Elasticsearch Cluster

This folder contains a Terraform module to deploy an Elasticsearch cluster in AWS on top of an Auto Scaling Group. The idea is to create an Amazon Machine Image (AMI) that has Elasticsearch installed using the install-elasticsearch module.

In a non-production setting, you can install Elasticsearch tools such as Kibana and ElastAlert on the same AMI. In a production setting, Elasticsearch should be the sole service running on each Elasticsearch node.

How do you connect to the Elasticsearch cluster?

Connecting to Elasticsearch via Official Elasticsearch Clients

The preferred way to connect to Elasticsearch is to use one of the official Elasticsearch clients. All official Elasticsearch clients are designed to discover multiple Elasticsearch nodes and distribute reuqests across the various nodes.

Therefore, using a Load Balancer to talk to Elasticsearch APIs (e.g., via an SDK) is NOT recommended, so you will need to get the IPs of the individual nodes and connect to them directly. Since those nodes run in an Auto Scaling Group (ASG) where servers can be added/replaced/removed at any time, you can't get their IP addresses from Terraform. Instead, you'll need to look up the IPs using the AWS APIs.

The easiest way to do that is to use the AWS SDK to look up the servers using EC2 Tags. Each server deployed by the elasticsearch-cluster module has its Name and aws:autoscaling:groupName tag set to the value you pass in via the cluster_name parameter. You can also specify custom tags via the tags parameter. You can use the AWS SDK to find the IPs of all servers with those tags.

For example, using the AWS CLI, you can get the IPs for servers in us-east-1 with the tag Name=elasticsearch-example as follows:

aws ec2 describe-instances \
    --region "us-east-1" \
    --filter \
      "Name=tag:Name,Values=elasticsearch-example" \
      "Name=instance-state-name,Values=running"

This will return a bunch of JSON that contains the IPs of the servers. You can then use the Elasticsearch client for your programming language to connect to these IPs.

Connecting via the REST API

Elasticsearch exposes a RESTful API that you can directly access using curl or any other programming language feature that makes HTTP requests.
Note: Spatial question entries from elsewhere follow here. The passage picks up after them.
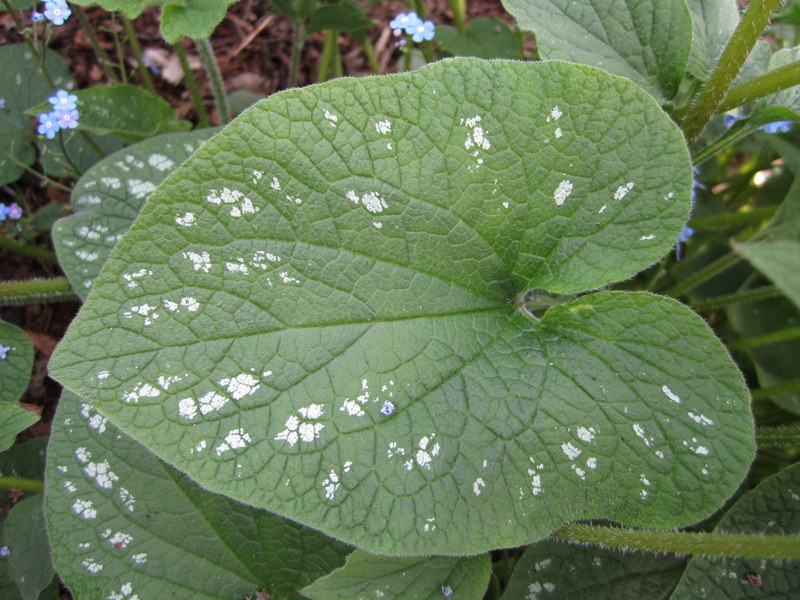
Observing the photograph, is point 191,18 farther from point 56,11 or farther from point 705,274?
point 705,274

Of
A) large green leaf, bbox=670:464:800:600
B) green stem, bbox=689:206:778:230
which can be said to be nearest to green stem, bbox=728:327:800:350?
green stem, bbox=689:206:778:230

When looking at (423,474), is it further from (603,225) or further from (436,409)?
(603,225)

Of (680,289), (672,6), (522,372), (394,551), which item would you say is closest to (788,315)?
(680,289)

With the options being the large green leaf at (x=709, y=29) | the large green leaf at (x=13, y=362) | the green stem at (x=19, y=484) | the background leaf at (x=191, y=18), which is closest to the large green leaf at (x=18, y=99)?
the large green leaf at (x=13, y=362)

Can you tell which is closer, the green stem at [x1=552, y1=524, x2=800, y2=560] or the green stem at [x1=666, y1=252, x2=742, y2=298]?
the green stem at [x1=552, y1=524, x2=800, y2=560]

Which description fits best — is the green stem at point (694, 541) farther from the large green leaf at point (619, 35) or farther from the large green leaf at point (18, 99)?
the large green leaf at point (18, 99)

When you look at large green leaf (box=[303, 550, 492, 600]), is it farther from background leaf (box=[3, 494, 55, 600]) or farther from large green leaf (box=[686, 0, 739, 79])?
large green leaf (box=[686, 0, 739, 79])
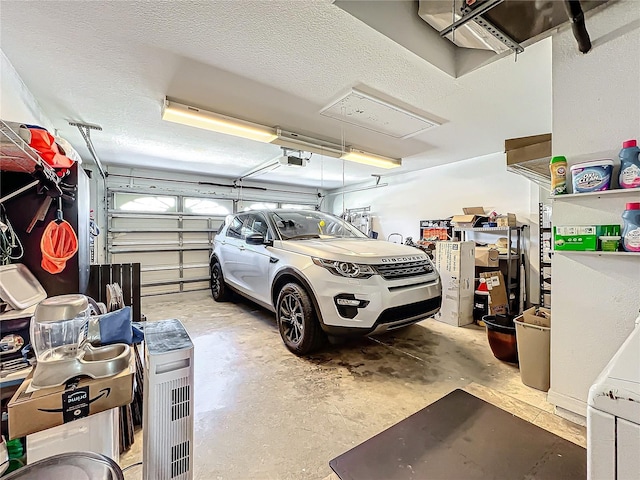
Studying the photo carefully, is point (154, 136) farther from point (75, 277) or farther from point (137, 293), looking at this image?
point (75, 277)

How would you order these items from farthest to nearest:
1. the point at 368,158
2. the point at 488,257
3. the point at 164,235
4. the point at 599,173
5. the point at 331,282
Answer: the point at 164,235, the point at 368,158, the point at 488,257, the point at 331,282, the point at 599,173

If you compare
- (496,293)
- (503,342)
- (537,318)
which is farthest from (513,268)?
(537,318)

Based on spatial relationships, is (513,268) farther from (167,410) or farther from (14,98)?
(14,98)

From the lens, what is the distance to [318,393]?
221cm

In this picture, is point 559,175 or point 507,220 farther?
point 507,220

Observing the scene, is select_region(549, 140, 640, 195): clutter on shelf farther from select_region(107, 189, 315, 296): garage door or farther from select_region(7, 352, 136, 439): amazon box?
select_region(107, 189, 315, 296): garage door

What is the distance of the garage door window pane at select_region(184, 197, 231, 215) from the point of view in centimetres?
638

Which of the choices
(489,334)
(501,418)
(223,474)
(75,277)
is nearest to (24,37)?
(75,277)

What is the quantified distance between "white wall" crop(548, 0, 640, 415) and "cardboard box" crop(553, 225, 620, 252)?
65mm

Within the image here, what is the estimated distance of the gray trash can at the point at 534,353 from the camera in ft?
7.06

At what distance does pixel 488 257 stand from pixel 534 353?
85.4 inches

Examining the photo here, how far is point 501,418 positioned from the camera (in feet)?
4.13

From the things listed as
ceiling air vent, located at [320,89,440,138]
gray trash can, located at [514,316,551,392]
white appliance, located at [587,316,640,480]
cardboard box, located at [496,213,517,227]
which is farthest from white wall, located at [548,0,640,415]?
cardboard box, located at [496,213,517,227]

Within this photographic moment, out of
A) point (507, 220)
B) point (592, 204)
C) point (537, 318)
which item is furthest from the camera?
point (507, 220)
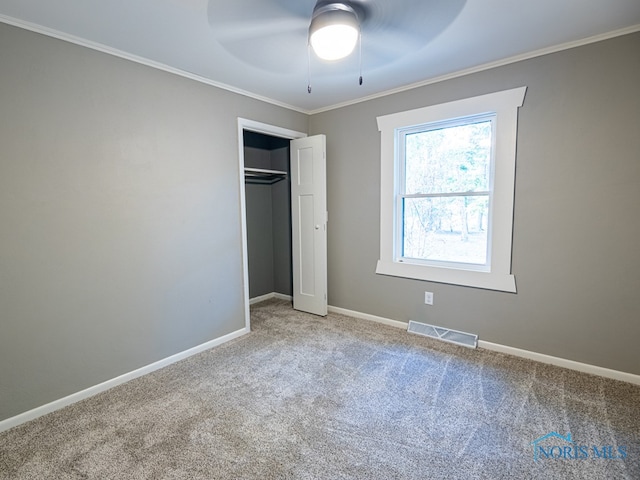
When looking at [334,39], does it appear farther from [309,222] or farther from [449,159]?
[309,222]

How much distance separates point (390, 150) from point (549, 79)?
1.33 m

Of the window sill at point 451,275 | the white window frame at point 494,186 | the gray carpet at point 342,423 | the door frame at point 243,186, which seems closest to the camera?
the gray carpet at point 342,423

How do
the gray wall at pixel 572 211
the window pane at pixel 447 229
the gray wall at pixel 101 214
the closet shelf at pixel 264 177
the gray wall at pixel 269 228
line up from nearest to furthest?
→ the gray wall at pixel 101 214
the gray wall at pixel 572 211
the window pane at pixel 447 229
the closet shelf at pixel 264 177
the gray wall at pixel 269 228

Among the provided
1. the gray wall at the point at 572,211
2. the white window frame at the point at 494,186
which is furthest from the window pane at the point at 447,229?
the gray wall at the point at 572,211

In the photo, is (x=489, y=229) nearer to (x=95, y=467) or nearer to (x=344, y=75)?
(x=344, y=75)

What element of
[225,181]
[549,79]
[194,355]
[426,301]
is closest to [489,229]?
[426,301]

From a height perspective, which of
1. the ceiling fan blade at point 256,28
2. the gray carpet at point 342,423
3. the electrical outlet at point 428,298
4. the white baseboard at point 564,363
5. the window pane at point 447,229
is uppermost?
the ceiling fan blade at point 256,28

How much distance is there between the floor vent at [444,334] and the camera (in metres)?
2.81

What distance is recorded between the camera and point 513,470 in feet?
4.97

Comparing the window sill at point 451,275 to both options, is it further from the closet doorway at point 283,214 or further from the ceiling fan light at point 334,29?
the ceiling fan light at point 334,29

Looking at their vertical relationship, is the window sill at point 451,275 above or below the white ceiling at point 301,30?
below
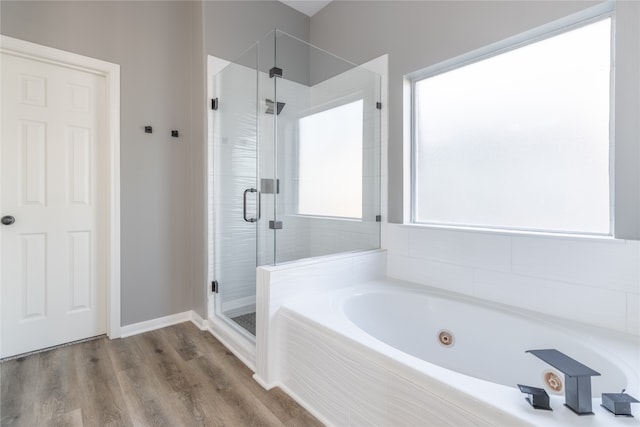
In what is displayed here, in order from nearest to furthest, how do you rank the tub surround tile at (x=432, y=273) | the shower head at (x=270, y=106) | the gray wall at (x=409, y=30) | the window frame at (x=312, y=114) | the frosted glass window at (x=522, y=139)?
the frosted glass window at (x=522, y=139) → the gray wall at (x=409, y=30) → the tub surround tile at (x=432, y=273) → the shower head at (x=270, y=106) → the window frame at (x=312, y=114)

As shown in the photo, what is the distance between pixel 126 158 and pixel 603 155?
9.80 feet

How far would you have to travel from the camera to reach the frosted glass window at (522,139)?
4.83ft

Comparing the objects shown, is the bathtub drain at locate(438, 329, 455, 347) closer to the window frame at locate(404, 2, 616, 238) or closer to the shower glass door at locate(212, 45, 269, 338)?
the window frame at locate(404, 2, 616, 238)

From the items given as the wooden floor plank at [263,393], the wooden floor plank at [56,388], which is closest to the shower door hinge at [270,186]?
the wooden floor plank at [263,393]

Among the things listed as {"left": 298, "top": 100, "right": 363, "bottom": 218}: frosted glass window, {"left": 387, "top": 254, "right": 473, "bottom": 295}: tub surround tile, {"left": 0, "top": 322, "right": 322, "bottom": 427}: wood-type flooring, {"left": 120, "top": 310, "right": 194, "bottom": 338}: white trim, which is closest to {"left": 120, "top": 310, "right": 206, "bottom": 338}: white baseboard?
{"left": 120, "top": 310, "right": 194, "bottom": 338}: white trim

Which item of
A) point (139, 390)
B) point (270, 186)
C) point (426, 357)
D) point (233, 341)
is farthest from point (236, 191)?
point (426, 357)

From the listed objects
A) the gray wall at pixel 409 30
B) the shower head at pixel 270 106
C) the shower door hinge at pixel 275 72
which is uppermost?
the gray wall at pixel 409 30

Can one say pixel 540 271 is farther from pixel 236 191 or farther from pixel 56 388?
pixel 56 388

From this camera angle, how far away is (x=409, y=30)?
2.12m

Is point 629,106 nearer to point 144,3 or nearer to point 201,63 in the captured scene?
point 201,63

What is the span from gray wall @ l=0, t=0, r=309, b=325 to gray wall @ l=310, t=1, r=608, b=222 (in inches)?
31.9

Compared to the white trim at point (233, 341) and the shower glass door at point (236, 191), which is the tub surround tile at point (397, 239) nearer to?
the shower glass door at point (236, 191)

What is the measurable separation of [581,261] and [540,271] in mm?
179

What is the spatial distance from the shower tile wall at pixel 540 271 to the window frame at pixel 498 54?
0.29ft
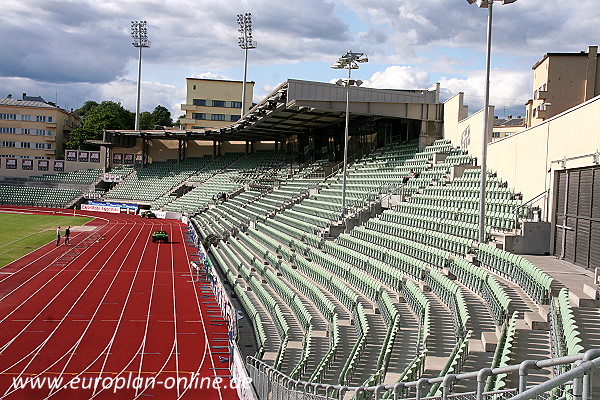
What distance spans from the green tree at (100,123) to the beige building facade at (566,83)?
7031 centimetres

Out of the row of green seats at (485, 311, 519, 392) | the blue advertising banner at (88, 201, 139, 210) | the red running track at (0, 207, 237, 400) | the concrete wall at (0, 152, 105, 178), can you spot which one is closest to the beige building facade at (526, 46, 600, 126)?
the red running track at (0, 207, 237, 400)

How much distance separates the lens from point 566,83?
2566 cm

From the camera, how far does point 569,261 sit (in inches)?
576

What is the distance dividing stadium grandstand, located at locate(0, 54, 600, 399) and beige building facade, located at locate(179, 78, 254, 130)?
125ft

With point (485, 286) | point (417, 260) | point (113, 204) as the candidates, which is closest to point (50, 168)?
point (113, 204)

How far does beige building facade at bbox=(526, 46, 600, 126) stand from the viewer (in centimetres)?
2528

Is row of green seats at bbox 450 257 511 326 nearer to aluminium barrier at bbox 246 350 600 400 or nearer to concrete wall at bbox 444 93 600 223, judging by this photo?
aluminium barrier at bbox 246 350 600 400

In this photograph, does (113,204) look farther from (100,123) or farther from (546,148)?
(546,148)

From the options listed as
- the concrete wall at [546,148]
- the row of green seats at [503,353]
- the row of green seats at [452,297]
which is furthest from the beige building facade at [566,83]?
the row of green seats at [503,353]

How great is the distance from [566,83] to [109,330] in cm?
2083

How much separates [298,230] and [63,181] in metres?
50.2

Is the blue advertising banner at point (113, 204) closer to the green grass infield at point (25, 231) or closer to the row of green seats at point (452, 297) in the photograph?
the green grass infield at point (25, 231)

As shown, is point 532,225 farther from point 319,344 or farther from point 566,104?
point 566,104

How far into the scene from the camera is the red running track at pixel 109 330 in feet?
44.7
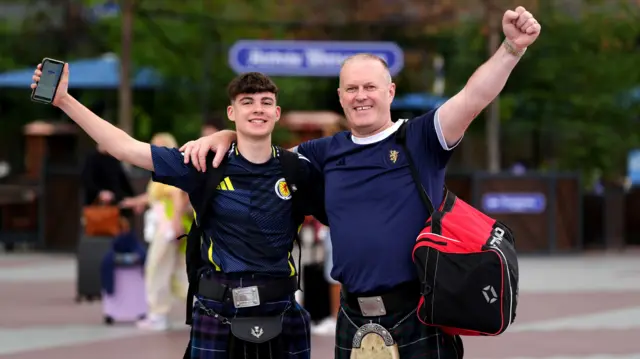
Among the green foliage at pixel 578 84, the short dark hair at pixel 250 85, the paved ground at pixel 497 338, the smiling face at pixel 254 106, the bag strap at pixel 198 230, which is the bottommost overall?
the paved ground at pixel 497 338

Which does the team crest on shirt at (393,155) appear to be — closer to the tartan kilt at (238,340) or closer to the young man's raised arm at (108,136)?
the tartan kilt at (238,340)

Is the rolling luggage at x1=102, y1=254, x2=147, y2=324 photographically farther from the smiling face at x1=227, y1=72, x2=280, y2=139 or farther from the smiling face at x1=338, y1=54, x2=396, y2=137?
the smiling face at x1=338, y1=54, x2=396, y2=137

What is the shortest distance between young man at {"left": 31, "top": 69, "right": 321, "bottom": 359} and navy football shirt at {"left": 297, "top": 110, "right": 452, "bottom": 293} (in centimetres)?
29

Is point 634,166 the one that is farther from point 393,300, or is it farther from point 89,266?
point 393,300

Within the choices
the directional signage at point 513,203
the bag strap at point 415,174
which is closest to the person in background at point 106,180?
the directional signage at point 513,203

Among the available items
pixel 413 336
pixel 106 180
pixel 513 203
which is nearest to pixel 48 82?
pixel 413 336

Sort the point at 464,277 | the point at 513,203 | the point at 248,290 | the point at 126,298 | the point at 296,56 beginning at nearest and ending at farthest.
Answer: the point at 464,277 < the point at 248,290 < the point at 126,298 < the point at 296,56 < the point at 513,203

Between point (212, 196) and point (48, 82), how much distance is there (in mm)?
815

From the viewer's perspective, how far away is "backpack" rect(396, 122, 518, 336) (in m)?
5.02

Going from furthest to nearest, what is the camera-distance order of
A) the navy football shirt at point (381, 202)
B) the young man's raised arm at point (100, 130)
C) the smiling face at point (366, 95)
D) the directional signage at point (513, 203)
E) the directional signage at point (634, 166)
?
1. the directional signage at point (634, 166)
2. the directional signage at point (513, 203)
3. the young man's raised arm at point (100, 130)
4. the smiling face at point (366, 95)
5. the navy football shirt at point (381, 202)

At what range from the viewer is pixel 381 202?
5.29 meters

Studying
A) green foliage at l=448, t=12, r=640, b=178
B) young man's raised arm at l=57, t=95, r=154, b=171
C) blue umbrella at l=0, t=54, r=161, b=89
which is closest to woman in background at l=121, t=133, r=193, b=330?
young man's raised arm at l=57, t=95, r=154, b=171

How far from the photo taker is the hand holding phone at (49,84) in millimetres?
5461

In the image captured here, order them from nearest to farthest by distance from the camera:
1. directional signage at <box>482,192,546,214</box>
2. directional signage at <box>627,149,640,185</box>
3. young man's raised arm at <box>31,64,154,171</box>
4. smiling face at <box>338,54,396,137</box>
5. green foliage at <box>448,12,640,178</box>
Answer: smiling face at <box>338,54,396,137</box> → young man's raised arm at <box>31,64,154,171</box> → directional signage at <box>482,192,546,214</box> → directional signage at <box>627,149,640,185</box> → green foliage at <box>448,12,640,178</box>
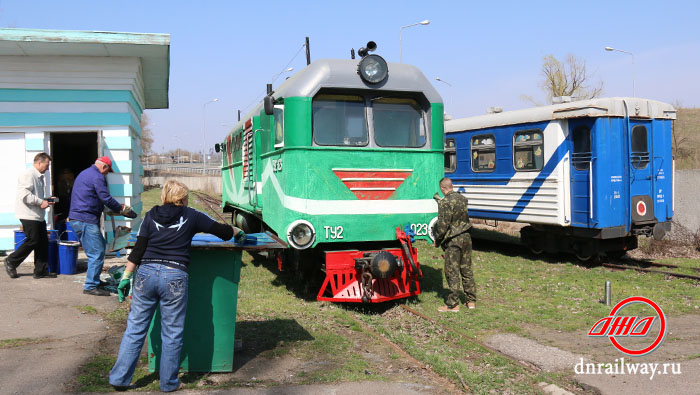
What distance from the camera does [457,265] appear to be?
850 cm

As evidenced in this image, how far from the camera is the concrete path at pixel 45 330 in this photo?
4992 millimetres

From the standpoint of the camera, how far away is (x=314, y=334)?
6.91 m

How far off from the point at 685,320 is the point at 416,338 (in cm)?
367

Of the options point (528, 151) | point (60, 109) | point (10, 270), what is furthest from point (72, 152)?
point (528, 151)

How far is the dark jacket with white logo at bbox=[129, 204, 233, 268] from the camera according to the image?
15.9 feet

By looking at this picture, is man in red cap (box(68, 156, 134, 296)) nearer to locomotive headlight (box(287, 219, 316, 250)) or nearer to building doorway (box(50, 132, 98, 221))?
locomotive headlight (box(287, 219, 316, 250))

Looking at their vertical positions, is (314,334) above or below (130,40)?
below

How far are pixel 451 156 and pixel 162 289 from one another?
11781 mm

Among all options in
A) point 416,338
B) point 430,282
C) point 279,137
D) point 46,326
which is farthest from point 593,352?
point 46,326

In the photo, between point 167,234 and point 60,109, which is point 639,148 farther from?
point 60,109

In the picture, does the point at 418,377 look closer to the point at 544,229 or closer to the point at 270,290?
the point at 270,290

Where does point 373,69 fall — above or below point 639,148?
above

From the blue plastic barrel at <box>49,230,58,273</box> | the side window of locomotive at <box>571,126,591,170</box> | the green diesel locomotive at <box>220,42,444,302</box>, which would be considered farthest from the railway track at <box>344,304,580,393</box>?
the side window of locomotive at <box>571,126,591,170</box>
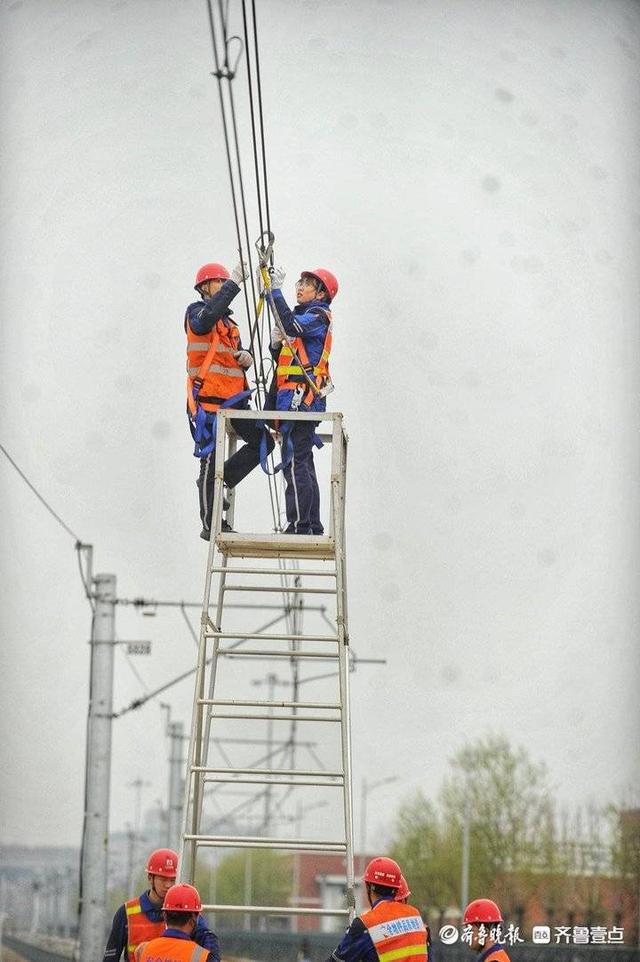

What's included in this module?

This module creates the following:

Auto Scaling Group
Load Balancer
Security Group
IAM Role and Permissions

What's Not Included

EBS Volumes

Auto Scaling Group

This module runs Elasticsearch on top of an Auto Scaling Group (ASG). Typically, you should run the ASG with multiple Instances spread across multiple Availability Zones. Each of the EC2 Instances should be running an AMI that has Elasticsearch and optional Elasticsearch tools installed via the install-elasticsearch, install-elastalert, install-kibana, and install-logstash scripts. You pass in the ID of the AMI to run using the ami_id input parameter.

Load Balancer

We use a Network Load Balancer (1) so that we can perform ongoing health checks on each Elasticsearch node, and (2) so that Kibana can be accessed via a single endpoint which will forward to a live Kibana endpoint at random.

Note that we do not need a Load Balancer to distribute traffic to Elasticsearch because all the official Elasticsearch clients are designed to discover all Elasticsearch nodes and distribute requests across the cluster. Using a Load Balancer for this reason would duplicate functionality Elasticsearch clients already give us.

Security Group

Each EC2 Instance in the ASG has a Security Group that allows minimal connectivity:

All outbound requests
Inbound SSH access from the CIDR blocks and security groups you specify

The ID of the security group is exported as an output variable, which you can use with the elasticsearch-security-group-rules, elastalert-security-group-rules, kibana-security-group-rules, and logstash-security-group-rules modules to open up all the ports necessary for Elasticsearch and the respective Elasticsearch tools.

Check out the Security section for more details.

IAM Role and Permissions

Each EC2 Instance in the ASG has an IAM Role attached. The IAM Role ARN and ID are exported as output variables if you need to add additional permissions.

EBS Volumes

Note that we do not use EBS Volumes, which are AWS's ultra-low-latency network-attached storage. Instead, per Elasticsearch docs on AWS Best Practices, we exclusively use Instance Stores.

Instance Stores have the major disadvantage that they do not survive the termination of an EC2 Instance. That is, when an EC2 Instance dies, all the data on an Instance Store dies with it and is unrecoverable. But Elasticsearch already has built in support for replica shards, so we already have redundancy available to us if an EC2 Instance should fail.

This enables us to take advantage of the benefits of Instance Stores, which are that they are significantly faster because I/O traffic is now all local. By contrast, I/O traffic with EBS Volumes must traverse the (admittedly ultra low- latency) network and are therefore much slower.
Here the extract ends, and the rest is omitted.